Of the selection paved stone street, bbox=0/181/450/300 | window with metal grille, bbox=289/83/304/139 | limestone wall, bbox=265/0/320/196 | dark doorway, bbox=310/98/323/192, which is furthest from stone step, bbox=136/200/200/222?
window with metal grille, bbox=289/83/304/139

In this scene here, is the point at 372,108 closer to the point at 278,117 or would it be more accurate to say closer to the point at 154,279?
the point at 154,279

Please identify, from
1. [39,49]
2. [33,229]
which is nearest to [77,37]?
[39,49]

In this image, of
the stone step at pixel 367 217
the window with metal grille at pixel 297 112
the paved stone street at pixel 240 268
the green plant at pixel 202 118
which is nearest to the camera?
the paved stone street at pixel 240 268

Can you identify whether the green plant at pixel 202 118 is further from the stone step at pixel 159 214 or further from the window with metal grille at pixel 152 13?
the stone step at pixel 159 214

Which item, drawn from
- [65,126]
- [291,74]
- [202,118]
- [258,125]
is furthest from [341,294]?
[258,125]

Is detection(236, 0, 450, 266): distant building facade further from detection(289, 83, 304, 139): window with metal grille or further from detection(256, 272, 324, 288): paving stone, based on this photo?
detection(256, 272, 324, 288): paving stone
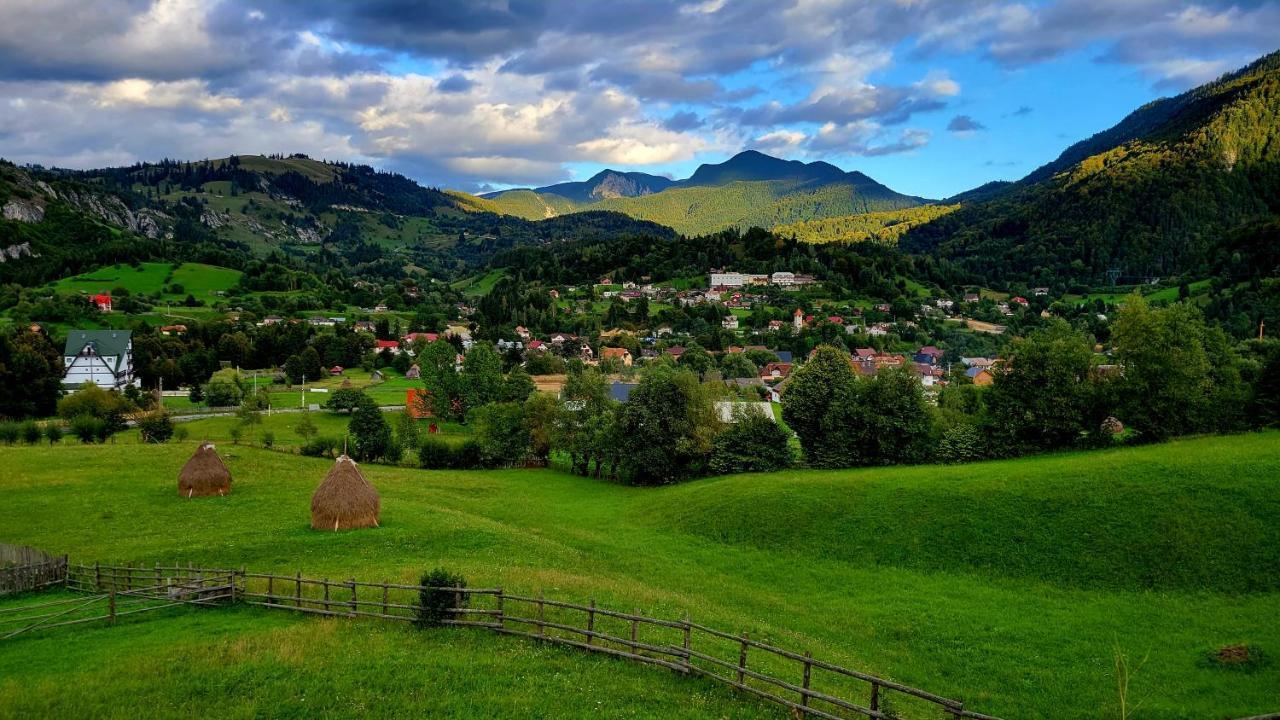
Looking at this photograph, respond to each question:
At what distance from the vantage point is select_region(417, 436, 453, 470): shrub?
66750 millimetres

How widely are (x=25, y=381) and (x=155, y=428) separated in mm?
30655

> [PROBLEM REQUIREMENTS]: Copy the data above word for word, from the line containing "In this image, of" through the end of the data, both included, and leave the pictures out.

> [RESULT OF THIS TASK]:
In this image, of
the stone step at pixel 367 217
the window with metal grille at pixel 297 112
the paved stone street at pixel 240 268
the green plant at pixel 202 118
which is nearest to the camera?
the paved stone street at pixel 240 268

Can you identify whether the green plant at pixel 202 118 is further from the stone step at pixel 159 214 or further from the window with metal grille at pixel 152 13?
the stone step at pixel 159 214

Which item, drawn from
- [65,126]
- [291,74]
- [202,118]
- [258,125]
is furthest from [341,294]?
[258,125]

Is detection(236, 0, 450, 266): distant building facade further from detection(289, 83, 304, 139): window with metal grille or further from detection(256, 272, 324, 288): paving stone, based on this photo?
detection(256, 272, 324, 288): paving stone
Looking at this photograph, respond to each question:
At what distance from the vantage point is select_region(417, 436, 453, 470): shrub?
66750 millimetres

How widely are (x=25, y=381) and (x=155, y=428) separated in mm?
30655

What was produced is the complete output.